Hi,
I have over 150+ UF and they all behave the same. splunkd CPU usage is about 5% but every hour it spikes, up to 50-60%. This has been going on for many months. I have AIX and Linux UF and they all behave the same.
If I do a fresh install, it doesn't do that. But over time, the spike starts to happen. Recently, to test, I upgraded two AIX UF from version 6.5.2 to 7.0.2.
On one, I wiped out the entire install folder, basically started from scratch. There is no more spike on this one (but only a matter of time before it does it again).
On another, I simply upgraded over the existing install. The spike remained the same.
Something in splunkd is using more CPU over time, every hour. I would like to know what it is so I can possibly disable/play with it. splunkd CPU usage on my servers needs to be as low as possible.
Are people using UF on AIX and Linux seeing this too?
Below: UF that I wiped clean before reinstalling. We can see the spikes stoping after fresh install.
Below: UF that I simply upgraded. Spikes remains.
You are likely seeing a spike in I/O and CPU from the fishbucket snapshot every hour, can you check $SPLUNK_HOME/var/lib/splunk/_fishbucket , in particular I believe it's the directory:
$SPLUNK_HOME/var/lib/splunk/_fishbucket/splunk_private_db/snapshot
That you should see the timestamp on changing every hour, see it if matches the timing of the spikes.

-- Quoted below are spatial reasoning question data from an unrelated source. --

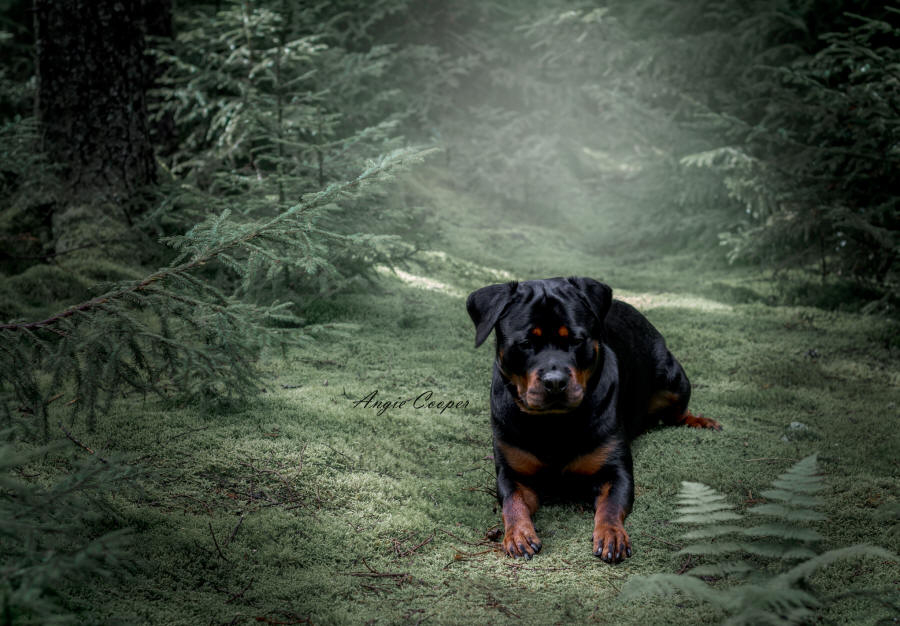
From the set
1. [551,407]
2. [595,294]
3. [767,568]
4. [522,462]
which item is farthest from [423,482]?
[767,568]

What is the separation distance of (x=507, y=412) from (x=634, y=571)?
1030mm

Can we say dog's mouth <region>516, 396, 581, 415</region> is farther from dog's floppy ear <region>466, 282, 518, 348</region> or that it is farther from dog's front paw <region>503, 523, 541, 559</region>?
dog's front paw <region>503, 523, 541, 559</region>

You are likely seeing a spike in I/O and CPU from the fishbucket snapshot every hour, can you check $SPLUNK_HOME/var/lib/splunk/_fishbucket , in particular I believe it's the directory:
$SPLUNK_HOME/var/lib/splunk/_fishbucket/splunk_private_db/snapshot
That you should see the timestamp on changing every hour, see it if matches the timing of the spikes.
Yes! Finally some hint of what's going on! Now more questions:
What exactly is it doing and anyway I can stop it or change some settings or something?
Hi there, you could always start an universal forwarder in debug mode http://docs.splunk.com/Documentation/Splunk/7.0.2/Troubleshooting/Enabledebuglogging#Enable_debug_lo...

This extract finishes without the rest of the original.